Having determined we found it, she reminisced about the daunting bull with a nose-ring in the north field, learning to ride a bicycle coasting down that hill, the pig-pen that had been over there, the wheat fields, the creek bridge, her shut-in friend, and the store down the road. We stood on the farm-sight now scrubby lots with three houses next to the one remaining relic, the tilting barn...smaller than she remembered it. Whereas I thought this memoir research was for her, I benefited in surprising ways.
For my mother, this trip related to a developmental task as described by Erik Erikson, a renowned psychosocial scientist who frames human growth as multiple stages from birth to advanced age each with specific tasks. For the elderly to embrace life, they must be able to integrate their past into their present. In their reflections, they must find their past as meaningful and worthwhile.
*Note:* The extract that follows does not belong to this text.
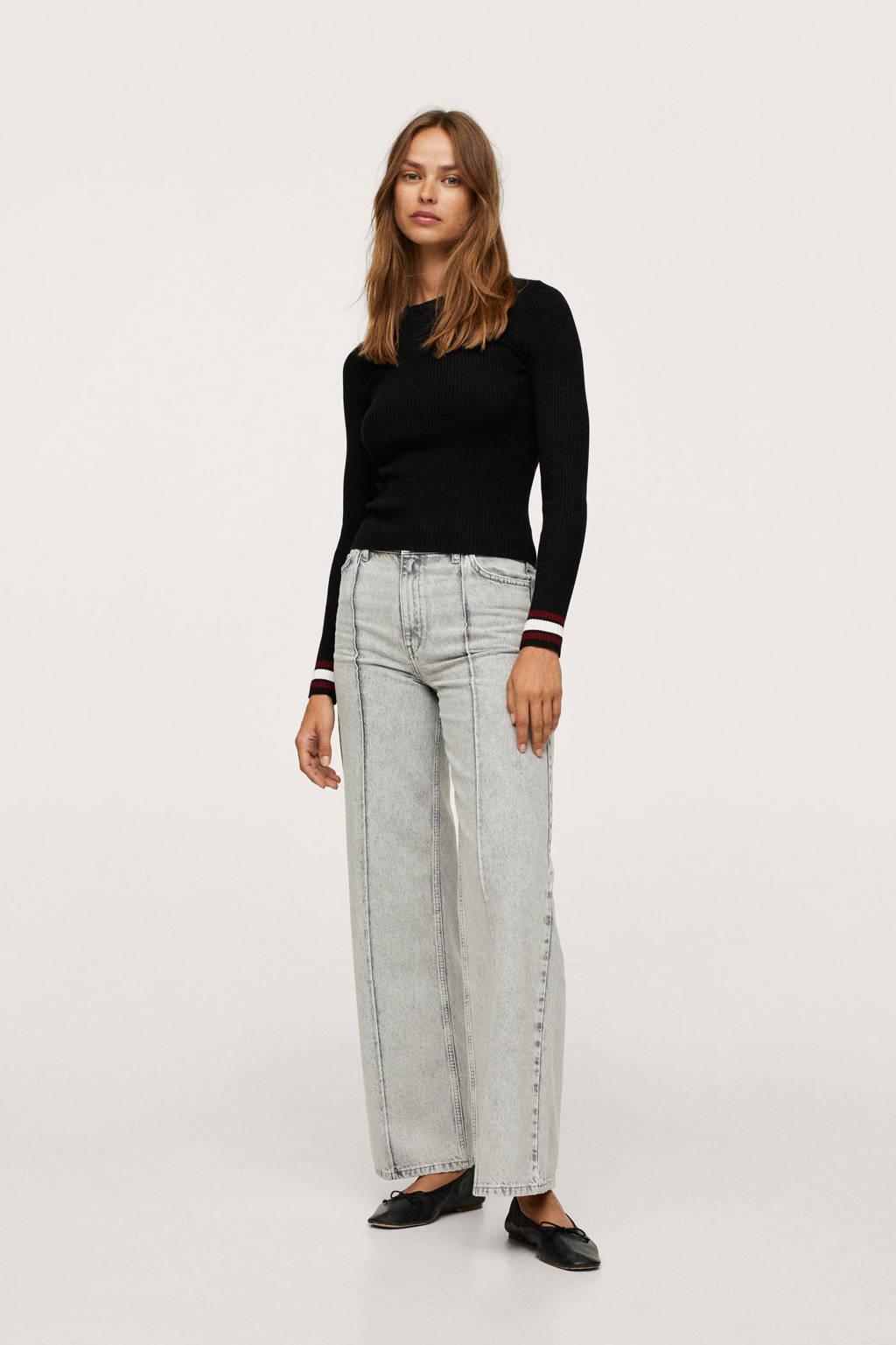 Mango high waist wide leg jeans grijs, Grijs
With success, the aged can find satisfaction and be future-oriented even while accepting the nearness of death. Without this successful reflection, there is despair and bitterness.
Memoir is a popular and effective strategy for intentional recollection. In fact, thinking in terms of memoir helped the creative juices flow for both of us. At one point, I stopped the car, got out and set a folding chair in the middle of a quiet apple orchard to write. I sat among rows of trees heavy with apples hanging red above lush grass and the sound of water trickling from irrigation faucets. Because Mom fondly remembered picking apples with her family, I pictured three-legged ladders, folks filling their canvas shoulder bags, and emptying the fruit rolling into large bins.
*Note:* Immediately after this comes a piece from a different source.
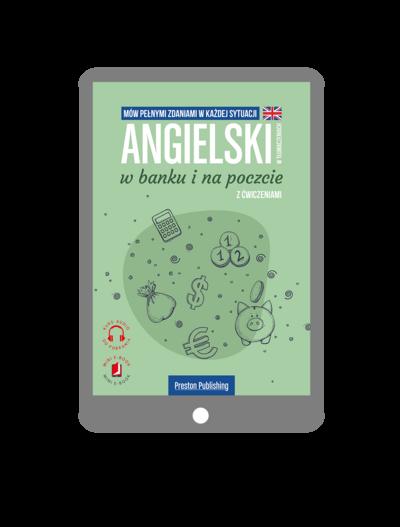 Angielski w tłumaczeniach. W banku i na poczcie (mini e-book)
Mom enjoyed relating memories to me which effectively collapsed time bringing the past near, helping me see my grandparents and bygone days as complex and real. I could also see that this trip required mom to do some spiritual work. She had to let go of how-things-were seventy-five years ago. I heard her sigh and often shrug saying, "That's progress for you." She and many in her generation view the world on a steady upward path which helped her accept the massive changes. My generation and the following will need to apply our assumptions in a similarly constructive way.
I found myself thinking of the one-room school house as I witnessed my mother's process of integration. It was as if I were a younger student watching the lessons given to my older classmates. The pedagogical benefit is that it allowed me to begin processing the life-work that will be asked of me soon enough.
Spirited women, may you grow with grace accomplishing your developmental tasks. And may you have the good fortune to know and to witness the wisdom of the older students in your life.